お見合い相手は冷血上司!?
「なぜ謝る? 寝てろと言っただろ」

 すると手を引かれて車から降りた私の肩を、心地の良い重さが包んだ。まだ温かいそれからは、いつもより濃い爽やかな香りがして、すぐにそれが彼のジャケットだとわかった。

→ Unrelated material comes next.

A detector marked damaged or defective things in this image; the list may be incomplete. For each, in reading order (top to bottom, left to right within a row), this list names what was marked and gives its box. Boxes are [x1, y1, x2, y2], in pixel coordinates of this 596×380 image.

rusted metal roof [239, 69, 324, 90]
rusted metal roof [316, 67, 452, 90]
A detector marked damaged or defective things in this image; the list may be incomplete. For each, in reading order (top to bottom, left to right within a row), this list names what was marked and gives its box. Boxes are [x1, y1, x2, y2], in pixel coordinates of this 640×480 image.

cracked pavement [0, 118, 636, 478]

「思ったより冷える。着ていろ。俺のだが、風邪を引くよりはマシだろう」

「あ、ありがとうございます」

 シャツ姿の彼は、腕を伸ばし、運転で固まった身体を軽く解している。
 私は動く度に自身から香る彼の香りに、身体中がカッと熱を持ち、いたたまれなくなった。

 優しい課長など、調子が狂ってしまう。

「時間がない。行くぞ」

 歩き出す課長の後を追い辺りを見渡すけれど、駐車場らしき場所には必要最低限ほどの街灯しかなく、ここがどこなのかはまるで分からなかった。
 吹く風が冷たく、恐らく私たちが住む街よりは、自然が多い場所のように感じる。

「課長……。あの、ここは?」

 すると徐に足を止めた彼は、高く空を仰いだ。
 追うように視線の先を辿ると、木々の間から覗く建物に、私は一瞬、息の根が止まってしまったかのような衝撃を受ける。